Community science, also known as citizen science, is how YOU can participate in scientific research and environmental monitoring through observation, inquiry, and investigation. Everyone–from children to adults–can join in to explore, learn about, and contribute to the knowledge and understanding of our ecosystems!
Community Science at SSC
At Seacoast Science Center, our goal is to provide community science opportunities that build a connected learning ecosystem, where anyone can share resources and ideas. By engaging youth and community members in place-based observation and monitoring, we can spark a life-long passion for environmental education, strengthen our connection to the natural world, and inspire a commitment to conservation.
We are proud to be a part of the NASA-funded Learning Ecosystems Northeast project. Together, education partners across the Northeast are building local learning communities that are committed to empowering the next generation of climate stewards.

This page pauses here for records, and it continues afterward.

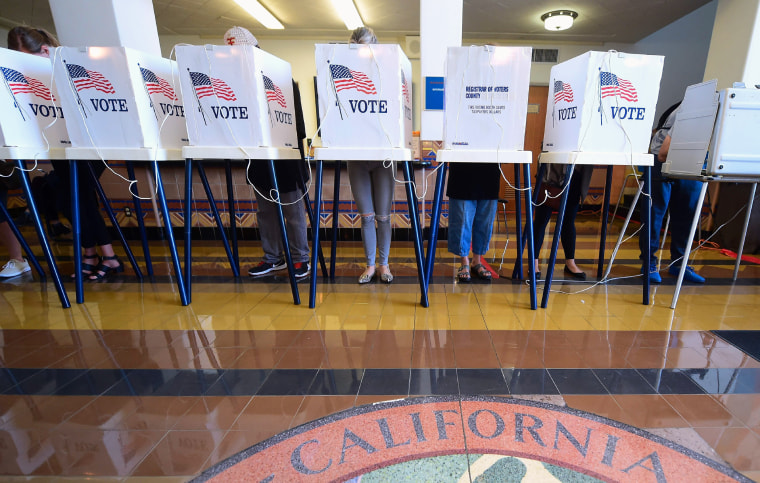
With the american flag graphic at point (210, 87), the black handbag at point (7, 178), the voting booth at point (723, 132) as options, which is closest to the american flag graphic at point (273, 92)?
the american flag graphic at point (210, 87)

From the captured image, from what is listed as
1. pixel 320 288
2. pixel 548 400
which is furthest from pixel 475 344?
pixel 320 288

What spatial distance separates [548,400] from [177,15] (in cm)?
651

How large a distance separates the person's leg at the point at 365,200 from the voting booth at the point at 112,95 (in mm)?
1120

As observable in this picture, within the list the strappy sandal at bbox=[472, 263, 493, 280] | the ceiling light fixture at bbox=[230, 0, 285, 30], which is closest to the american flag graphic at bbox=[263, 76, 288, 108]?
the strappy sandal at bbox=[472, 263, 493, 280]

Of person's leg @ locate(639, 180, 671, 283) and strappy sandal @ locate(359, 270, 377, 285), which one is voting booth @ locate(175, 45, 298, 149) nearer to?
strappy sandal @ locate(359, 270, 377, 285)

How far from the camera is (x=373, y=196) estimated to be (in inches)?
91.4

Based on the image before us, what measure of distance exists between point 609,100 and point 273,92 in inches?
68.8

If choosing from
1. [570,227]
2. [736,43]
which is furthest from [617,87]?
[736,43]

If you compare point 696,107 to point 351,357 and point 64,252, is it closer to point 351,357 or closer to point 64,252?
point 351,357

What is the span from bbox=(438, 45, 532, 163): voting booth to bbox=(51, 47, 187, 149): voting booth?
1595 mm

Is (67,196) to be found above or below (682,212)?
above

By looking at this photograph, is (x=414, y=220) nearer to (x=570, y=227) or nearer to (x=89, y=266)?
(x=570, y=227)

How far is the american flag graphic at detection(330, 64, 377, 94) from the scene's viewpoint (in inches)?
66.9

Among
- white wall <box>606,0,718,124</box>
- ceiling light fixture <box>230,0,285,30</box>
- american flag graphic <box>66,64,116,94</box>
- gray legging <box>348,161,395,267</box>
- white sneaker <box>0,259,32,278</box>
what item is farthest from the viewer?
white wall <box>606,0,718,124</box>
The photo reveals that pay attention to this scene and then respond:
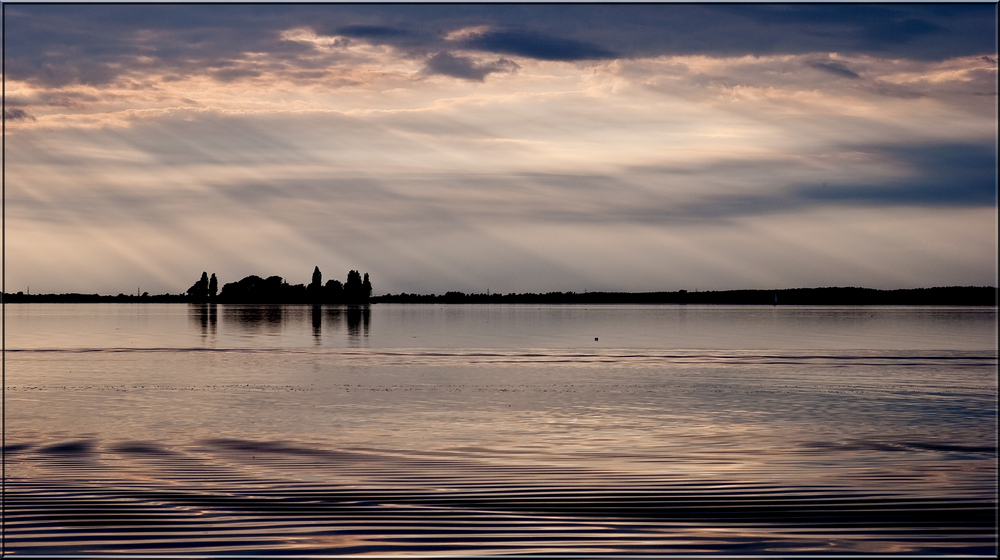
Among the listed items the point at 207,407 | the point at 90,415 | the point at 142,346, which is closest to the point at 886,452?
the point at 207,407

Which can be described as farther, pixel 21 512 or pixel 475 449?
pixel 475 449

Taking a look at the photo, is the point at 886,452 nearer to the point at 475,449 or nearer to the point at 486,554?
the point at 475,449

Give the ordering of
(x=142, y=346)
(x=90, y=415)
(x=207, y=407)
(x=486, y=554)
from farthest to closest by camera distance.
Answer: (x=142, y=346), (x=207, y=407), (x=90, y=415), (x=486, y=554)

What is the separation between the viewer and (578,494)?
12938 mm

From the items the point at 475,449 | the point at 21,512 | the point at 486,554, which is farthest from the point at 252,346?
the point at 486,554

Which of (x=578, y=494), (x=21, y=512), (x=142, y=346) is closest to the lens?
(x=21, y=512)

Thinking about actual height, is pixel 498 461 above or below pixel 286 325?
below

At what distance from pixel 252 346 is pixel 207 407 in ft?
99.4

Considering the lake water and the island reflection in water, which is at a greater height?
the island reflection in water

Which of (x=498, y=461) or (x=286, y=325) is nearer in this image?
(x=498, y=461)

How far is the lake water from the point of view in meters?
10.6

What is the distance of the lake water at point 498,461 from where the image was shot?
1062cm

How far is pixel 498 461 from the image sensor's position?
1580cm

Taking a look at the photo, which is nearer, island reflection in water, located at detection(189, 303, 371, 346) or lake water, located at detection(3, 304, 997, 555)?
lake water, located at detection(3, 304, 997, 555)
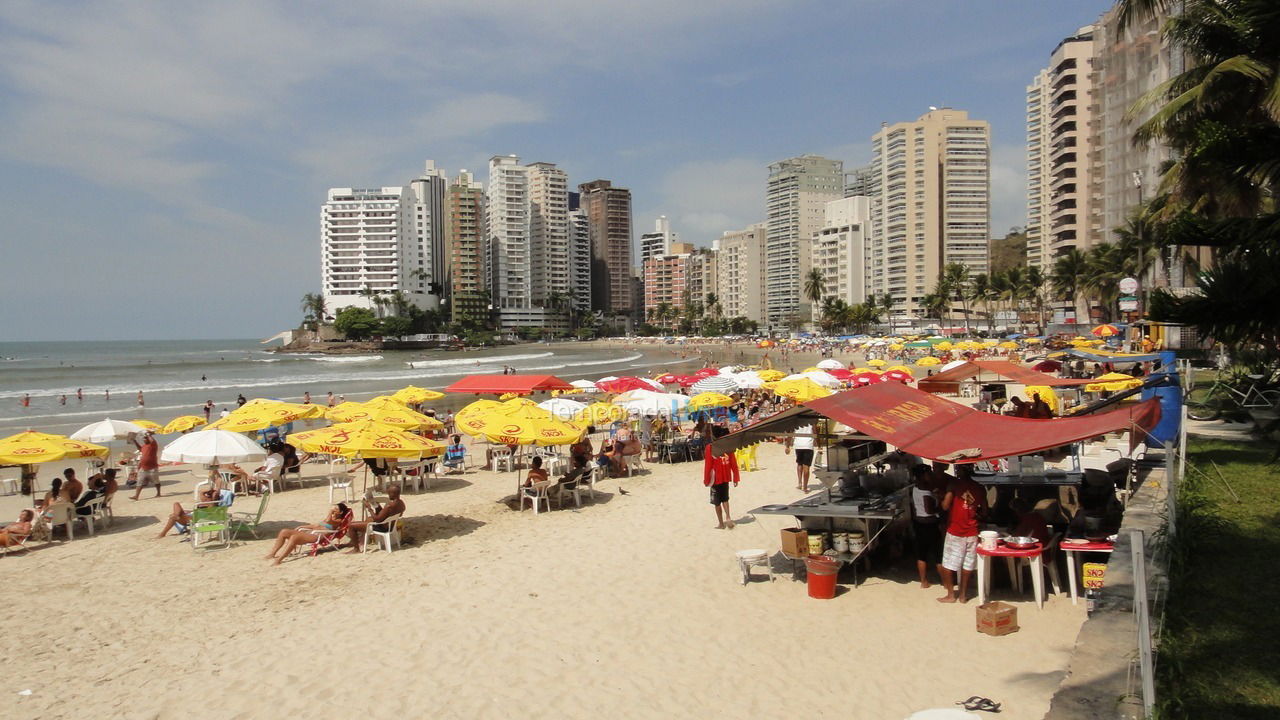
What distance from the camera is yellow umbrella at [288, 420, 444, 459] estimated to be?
33.7ft

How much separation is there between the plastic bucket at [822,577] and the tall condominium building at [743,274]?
525ft

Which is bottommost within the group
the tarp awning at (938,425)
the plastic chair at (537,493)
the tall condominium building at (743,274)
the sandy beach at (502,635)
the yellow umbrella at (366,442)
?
the sandy beach at (502,635)

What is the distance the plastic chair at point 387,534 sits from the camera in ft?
33.4

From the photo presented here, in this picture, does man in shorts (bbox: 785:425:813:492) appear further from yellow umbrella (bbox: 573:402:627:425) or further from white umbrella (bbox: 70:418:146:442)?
white umbrella (bbox: 70:418:146:442)

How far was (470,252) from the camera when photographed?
155 m

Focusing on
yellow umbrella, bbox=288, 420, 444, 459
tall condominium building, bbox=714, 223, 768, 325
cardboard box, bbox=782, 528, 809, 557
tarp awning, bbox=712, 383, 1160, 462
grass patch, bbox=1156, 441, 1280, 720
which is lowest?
cardboard box, bbox=782, 528, 809, 557

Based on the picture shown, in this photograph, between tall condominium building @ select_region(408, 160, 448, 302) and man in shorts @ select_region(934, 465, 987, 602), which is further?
tall condominium building @ select_region(408, 160, 448, 302)

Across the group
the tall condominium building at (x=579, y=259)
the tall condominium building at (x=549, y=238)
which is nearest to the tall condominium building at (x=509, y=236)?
the tall condominium building at (x=549, y=238)

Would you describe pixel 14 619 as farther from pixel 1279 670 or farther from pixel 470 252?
pixel 470 252

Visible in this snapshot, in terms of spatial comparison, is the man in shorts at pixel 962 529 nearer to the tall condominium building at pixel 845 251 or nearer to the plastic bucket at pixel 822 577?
the plastic bucket at pixel 822 577

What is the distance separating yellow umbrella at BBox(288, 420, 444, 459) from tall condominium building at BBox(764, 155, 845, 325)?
151220mm

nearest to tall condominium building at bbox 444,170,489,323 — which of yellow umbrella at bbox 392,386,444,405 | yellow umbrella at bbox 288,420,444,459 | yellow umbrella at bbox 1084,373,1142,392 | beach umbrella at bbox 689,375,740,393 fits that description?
yellow umbrella at bbox 392,386,444,405

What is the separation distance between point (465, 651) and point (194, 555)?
570 centimetres

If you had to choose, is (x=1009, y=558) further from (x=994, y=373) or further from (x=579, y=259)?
(x=579, y=259)
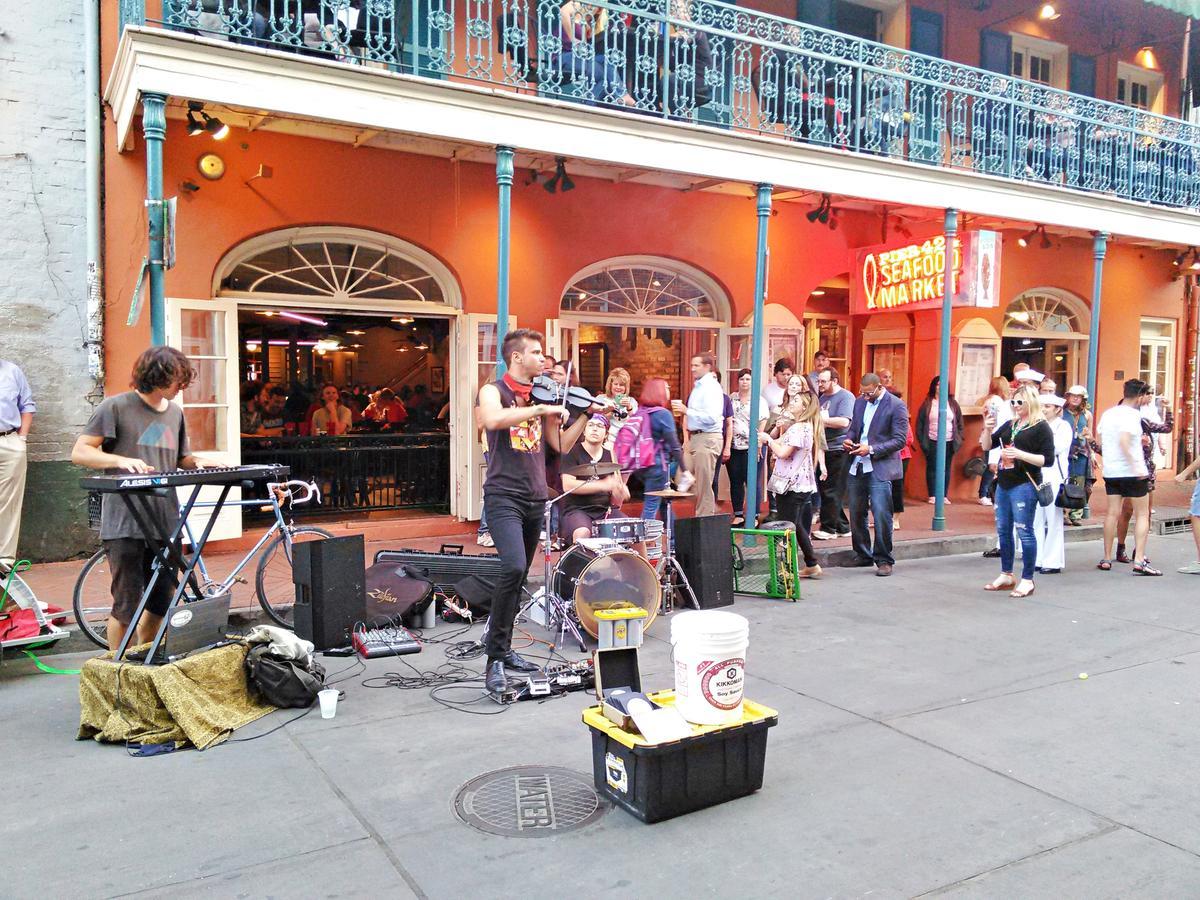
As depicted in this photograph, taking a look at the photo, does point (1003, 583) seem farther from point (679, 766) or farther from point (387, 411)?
point (387, 411)

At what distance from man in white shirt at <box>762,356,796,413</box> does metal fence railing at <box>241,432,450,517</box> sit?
3.90m

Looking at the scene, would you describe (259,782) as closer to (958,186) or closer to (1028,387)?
(1028,387)

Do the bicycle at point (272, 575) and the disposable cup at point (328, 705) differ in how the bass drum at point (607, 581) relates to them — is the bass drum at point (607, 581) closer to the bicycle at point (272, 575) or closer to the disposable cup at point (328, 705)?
the disposable cup at point (328, 705)

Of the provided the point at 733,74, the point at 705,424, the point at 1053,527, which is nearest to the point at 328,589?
the point at 705,424

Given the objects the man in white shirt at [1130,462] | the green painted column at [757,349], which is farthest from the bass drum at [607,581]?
the man in white shirt at [1130,462]

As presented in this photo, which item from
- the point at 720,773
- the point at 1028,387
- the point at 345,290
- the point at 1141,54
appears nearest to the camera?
the point at 720,773

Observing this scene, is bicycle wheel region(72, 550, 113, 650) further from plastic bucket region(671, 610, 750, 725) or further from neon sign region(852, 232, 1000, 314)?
neon sign region(852, 232, 1000, 314)

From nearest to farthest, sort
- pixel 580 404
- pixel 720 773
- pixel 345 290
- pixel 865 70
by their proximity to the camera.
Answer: pixel 720 773 → pixel 580 404 → pixel 345 290 → pixel 865 70

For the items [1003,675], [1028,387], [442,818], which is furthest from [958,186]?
[442,818]

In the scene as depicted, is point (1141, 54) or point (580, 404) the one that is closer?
point (580, 404)

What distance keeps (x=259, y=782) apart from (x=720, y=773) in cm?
206

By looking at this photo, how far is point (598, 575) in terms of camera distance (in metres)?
6.30

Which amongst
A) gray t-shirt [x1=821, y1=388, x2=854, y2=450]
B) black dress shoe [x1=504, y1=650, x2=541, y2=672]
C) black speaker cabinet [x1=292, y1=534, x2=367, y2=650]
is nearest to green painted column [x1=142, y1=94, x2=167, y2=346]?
black speaker cabinet [x1=292, y1=534, x2=367, y2=650]

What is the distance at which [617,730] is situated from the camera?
150 inches
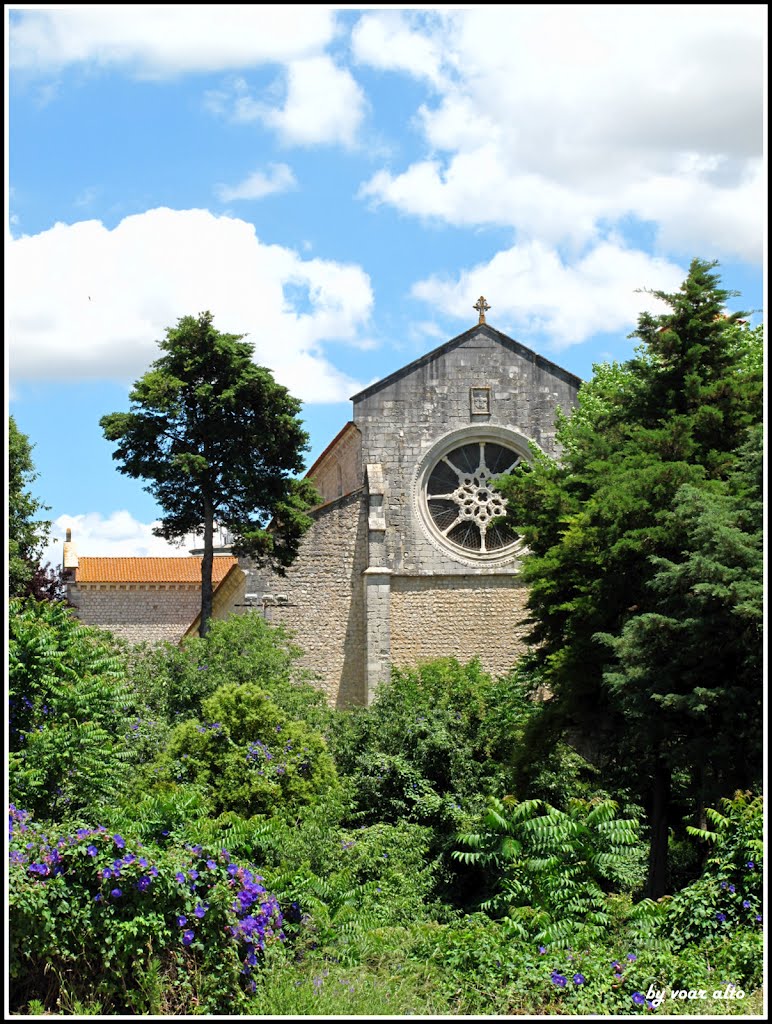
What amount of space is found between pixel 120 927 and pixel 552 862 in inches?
171

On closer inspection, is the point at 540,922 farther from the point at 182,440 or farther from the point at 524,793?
the point at 182,440

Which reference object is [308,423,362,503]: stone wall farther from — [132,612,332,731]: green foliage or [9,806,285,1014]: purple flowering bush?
[9,806,285,1014]: purple flowering bush

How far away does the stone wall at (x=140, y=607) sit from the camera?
170 feet

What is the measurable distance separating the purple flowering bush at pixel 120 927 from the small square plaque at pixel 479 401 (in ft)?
79.5

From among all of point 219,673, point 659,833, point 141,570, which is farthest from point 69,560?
point 659,833

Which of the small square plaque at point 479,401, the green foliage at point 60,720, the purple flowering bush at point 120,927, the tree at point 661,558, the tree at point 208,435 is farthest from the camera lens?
the small square plaque at point 479,401

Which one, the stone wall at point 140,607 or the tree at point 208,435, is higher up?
the tree at point 208,435

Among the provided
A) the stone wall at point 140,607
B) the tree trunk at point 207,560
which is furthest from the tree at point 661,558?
the stone wall at point 140,607

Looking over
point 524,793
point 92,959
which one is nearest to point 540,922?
point 92,959

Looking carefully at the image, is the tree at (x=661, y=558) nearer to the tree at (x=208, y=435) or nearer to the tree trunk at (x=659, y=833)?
the tree trunk at (x=659, y=833)

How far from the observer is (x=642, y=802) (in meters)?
19.5

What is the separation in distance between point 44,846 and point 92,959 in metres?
0.83

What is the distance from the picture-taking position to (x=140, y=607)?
52.3 m

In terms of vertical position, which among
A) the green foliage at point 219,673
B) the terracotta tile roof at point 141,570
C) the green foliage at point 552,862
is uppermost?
the terracotta tile roof at point 141,570
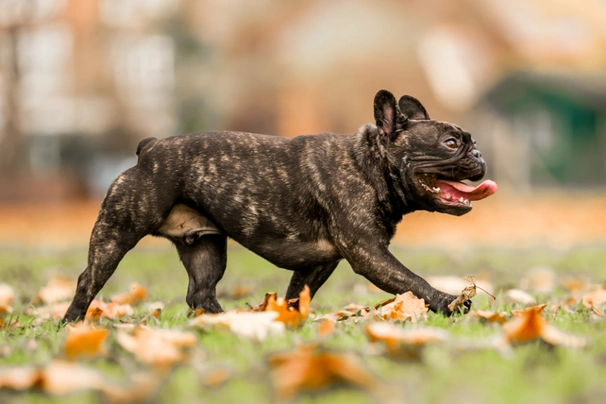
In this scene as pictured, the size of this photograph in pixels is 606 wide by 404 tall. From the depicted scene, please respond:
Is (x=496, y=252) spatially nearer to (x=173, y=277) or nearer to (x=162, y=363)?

Community (Citizen) Science Programs
BioBlitz is our annual dawn-to-dusk biological survey of Odiorne Point State Park. Families and nature enthusiasts team up with SSC naturalists and guest experts to explore the Park’s habitats to find and identify as many different species as possible in just one day! BioBlitz is a great way to get kids (and adults!) excited about science, learn about biodiversity, and discover how you can help protect our natural world.
Like an extreme nature scavenger hunt, BioBlitz offers many opportunities for all ages to gain knowledge and hone skills in their favorite areas of nature! Habitat, plant, and animal explorations are scheduled throughout the day, allowing participants to choose among activities that interest them the most. With seven distinct natural habitats to survey, there’s something for everyone!
|Saturday, September 23
Rockweed Biomass Survey
Become a community (citizen) scientist and join SSC naturalists on an investigation of the coasts’ most abundant seaweed, rockweed! This algae provides critical habitat and resources for coastal animal and human communities, and with your help scientists can better understand just how much of it is out there. You’ll be introduced to various species of seaweed and coastal data collection methods during this two-hour program. Participants should wear weather appropriate clothing and close-toed shoes. No experience necessary; all materials will be provided.
|Saturday, September 9
Rocky Shore Investigation (For Groups)
Students will become community scientists in this hands-on rocky shore field science program. Student-collected data will contribute to local ongoing research on the impacts of invasive crabs and help scientists identify new solutions to the problem … such as eating them! Students will receive a brief training on crab identification, safe handling and data collection, then head to the rocky shore for their field investigation. Students will practice scientific inquiry skills, collect data, observe and understand the impacts of invasive species, and explore concepts of biodiversity and ecosystem health. Associated wrap-around curricula are available for teachers.